TASK DESCRIPTION → Lines of the listing below that contain the string "coenzyme" are to be returned.

DATASET RECORDS →

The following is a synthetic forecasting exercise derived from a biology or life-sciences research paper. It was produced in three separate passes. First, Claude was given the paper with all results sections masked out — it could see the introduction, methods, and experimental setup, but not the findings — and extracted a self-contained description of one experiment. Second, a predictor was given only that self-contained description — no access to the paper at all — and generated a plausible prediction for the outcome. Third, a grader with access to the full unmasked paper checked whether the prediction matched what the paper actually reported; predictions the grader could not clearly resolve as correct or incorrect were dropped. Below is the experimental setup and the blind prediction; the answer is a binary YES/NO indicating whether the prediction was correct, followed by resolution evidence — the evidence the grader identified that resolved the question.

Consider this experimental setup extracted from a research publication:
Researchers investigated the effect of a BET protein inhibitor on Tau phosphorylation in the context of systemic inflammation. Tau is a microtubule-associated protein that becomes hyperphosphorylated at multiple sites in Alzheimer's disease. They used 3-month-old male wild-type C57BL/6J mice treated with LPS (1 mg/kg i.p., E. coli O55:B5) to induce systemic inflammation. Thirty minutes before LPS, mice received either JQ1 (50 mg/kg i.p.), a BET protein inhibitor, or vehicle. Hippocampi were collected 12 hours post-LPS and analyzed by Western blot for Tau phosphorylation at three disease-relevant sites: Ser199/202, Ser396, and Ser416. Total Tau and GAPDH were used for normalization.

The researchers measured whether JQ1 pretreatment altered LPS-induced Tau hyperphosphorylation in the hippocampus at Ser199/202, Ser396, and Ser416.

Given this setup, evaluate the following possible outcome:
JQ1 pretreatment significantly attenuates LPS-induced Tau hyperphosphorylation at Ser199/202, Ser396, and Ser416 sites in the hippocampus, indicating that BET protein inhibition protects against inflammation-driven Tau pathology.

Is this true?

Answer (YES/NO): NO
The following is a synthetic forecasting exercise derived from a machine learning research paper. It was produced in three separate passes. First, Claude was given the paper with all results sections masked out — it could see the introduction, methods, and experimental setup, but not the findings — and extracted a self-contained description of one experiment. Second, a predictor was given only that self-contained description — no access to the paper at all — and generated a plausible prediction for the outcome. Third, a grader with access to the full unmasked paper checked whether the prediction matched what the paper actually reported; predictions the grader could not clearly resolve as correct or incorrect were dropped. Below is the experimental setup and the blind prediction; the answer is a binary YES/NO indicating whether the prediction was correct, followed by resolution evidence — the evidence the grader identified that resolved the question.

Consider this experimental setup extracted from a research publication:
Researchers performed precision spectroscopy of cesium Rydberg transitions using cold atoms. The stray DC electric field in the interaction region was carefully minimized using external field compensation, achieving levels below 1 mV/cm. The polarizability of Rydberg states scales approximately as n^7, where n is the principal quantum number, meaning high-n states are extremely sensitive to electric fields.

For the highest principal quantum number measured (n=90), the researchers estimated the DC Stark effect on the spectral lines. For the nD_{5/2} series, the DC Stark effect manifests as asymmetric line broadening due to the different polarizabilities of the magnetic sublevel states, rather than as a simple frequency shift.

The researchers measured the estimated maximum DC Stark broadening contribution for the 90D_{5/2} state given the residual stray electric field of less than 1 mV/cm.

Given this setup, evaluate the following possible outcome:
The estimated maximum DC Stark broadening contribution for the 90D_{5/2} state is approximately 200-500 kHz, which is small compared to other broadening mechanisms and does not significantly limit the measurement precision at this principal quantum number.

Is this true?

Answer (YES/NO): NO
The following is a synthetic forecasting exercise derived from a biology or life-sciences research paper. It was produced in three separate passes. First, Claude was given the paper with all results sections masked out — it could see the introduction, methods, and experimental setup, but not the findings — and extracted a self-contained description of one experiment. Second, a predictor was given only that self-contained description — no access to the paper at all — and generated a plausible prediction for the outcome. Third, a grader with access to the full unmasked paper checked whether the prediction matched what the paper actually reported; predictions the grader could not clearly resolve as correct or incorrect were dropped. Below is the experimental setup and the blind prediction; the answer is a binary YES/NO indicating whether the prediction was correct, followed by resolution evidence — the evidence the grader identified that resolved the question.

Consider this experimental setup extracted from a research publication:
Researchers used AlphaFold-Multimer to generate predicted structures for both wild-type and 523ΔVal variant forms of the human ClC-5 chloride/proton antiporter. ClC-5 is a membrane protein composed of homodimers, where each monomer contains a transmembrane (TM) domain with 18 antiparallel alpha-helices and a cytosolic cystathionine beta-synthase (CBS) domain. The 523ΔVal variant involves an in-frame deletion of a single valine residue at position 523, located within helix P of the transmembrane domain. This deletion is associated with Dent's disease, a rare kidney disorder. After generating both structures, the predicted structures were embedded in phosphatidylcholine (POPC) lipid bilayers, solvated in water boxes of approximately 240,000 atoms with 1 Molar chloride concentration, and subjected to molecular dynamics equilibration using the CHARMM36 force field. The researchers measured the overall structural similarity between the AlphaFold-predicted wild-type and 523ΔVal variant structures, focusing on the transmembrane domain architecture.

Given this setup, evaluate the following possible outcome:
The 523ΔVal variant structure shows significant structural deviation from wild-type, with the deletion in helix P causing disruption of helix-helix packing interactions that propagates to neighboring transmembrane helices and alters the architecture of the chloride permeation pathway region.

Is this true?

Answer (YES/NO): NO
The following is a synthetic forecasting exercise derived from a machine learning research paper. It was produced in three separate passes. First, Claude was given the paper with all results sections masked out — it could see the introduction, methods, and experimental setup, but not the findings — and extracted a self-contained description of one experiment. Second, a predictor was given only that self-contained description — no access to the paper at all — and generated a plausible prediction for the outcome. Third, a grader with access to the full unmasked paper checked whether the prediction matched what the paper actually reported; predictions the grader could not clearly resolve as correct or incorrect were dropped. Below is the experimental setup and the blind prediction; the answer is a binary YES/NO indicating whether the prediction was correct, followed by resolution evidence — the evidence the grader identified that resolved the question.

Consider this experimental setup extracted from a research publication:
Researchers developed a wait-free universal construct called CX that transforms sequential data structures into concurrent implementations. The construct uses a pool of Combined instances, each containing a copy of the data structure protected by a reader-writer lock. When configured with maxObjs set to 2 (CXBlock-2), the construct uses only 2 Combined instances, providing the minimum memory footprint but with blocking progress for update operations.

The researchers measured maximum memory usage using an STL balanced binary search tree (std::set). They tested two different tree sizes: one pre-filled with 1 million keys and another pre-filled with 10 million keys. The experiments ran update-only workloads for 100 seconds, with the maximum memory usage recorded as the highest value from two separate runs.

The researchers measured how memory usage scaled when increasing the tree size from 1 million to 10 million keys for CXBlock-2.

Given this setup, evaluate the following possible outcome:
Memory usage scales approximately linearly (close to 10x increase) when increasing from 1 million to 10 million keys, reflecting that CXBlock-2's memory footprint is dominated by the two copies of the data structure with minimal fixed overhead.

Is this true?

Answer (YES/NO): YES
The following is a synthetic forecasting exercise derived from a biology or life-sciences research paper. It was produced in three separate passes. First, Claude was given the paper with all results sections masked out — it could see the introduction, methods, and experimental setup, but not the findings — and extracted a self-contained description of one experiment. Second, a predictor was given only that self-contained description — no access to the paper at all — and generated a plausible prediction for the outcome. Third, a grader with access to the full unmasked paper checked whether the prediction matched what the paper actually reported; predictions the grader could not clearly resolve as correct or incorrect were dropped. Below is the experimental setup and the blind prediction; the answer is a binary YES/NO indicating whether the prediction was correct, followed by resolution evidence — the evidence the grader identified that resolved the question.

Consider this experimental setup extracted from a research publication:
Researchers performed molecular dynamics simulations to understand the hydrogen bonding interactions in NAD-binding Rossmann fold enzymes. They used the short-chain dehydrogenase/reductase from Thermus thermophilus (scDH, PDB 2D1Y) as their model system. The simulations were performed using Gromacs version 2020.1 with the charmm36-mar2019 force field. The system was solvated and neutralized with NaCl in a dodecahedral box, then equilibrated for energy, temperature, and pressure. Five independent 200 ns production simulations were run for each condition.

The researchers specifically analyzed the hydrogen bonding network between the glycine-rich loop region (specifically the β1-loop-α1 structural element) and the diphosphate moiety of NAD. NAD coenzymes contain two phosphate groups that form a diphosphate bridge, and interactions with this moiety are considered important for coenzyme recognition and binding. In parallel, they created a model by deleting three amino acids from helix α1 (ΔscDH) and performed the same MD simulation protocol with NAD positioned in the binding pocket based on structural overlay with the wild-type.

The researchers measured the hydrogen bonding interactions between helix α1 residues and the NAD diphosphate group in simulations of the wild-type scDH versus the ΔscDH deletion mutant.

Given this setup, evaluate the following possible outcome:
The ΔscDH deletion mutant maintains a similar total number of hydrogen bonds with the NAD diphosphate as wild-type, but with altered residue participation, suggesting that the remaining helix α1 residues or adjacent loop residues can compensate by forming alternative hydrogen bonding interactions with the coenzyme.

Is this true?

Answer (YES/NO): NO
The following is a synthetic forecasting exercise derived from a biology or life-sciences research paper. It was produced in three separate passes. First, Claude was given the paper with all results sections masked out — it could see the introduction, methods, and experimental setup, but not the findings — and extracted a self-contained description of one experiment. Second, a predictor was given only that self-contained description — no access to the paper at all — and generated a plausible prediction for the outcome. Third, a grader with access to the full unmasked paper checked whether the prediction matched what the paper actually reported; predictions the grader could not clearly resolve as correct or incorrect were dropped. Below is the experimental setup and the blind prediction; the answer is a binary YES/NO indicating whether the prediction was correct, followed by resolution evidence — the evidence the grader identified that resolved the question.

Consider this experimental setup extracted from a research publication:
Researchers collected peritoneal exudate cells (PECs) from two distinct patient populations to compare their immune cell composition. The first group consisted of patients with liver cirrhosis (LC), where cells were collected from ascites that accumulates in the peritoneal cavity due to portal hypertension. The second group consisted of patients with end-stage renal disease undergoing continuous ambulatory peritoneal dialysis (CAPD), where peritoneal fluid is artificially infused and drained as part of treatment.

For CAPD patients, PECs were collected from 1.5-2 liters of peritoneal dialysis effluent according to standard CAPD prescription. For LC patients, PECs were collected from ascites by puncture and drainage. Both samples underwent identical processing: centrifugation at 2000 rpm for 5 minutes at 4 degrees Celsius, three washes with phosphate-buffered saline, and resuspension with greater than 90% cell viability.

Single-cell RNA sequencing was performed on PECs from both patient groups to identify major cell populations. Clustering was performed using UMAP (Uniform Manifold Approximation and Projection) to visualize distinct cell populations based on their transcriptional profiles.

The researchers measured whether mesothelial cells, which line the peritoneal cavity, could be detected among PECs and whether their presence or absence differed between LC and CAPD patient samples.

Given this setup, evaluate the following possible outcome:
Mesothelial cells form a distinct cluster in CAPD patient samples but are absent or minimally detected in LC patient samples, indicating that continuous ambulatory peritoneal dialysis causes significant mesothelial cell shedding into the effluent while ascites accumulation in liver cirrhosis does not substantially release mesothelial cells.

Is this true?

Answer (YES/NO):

TASK SOLUTION →
The researchers specifically analyzed the hydrogen bonding network between the glycine-rich loop region (specifically the β1-loop-α1 structural element) and the diphosphate moiety of NAD. NAD coenzymes contain two phosphate groups that form a diphosphate bridge, and interactions with this moiety are considered important for coenzyme recognition and binding. In parallel, they created a model by deleting three amino acids from helix α1 (ΔscDH) and performed the same MD simulation protocol with NAD positioned in the binding pocket based on structural overlay with the wild-type.
The ΔscDH deletion mutant maintains a similar total number of hydrogen bonds with the NAD diphosphate as wild-type, but with altered residue participation, suggesting that the remaining helix α1 residues or adjacent loop residues can compensate by forming alternative hydrogen bonding interactions with the coenzyme.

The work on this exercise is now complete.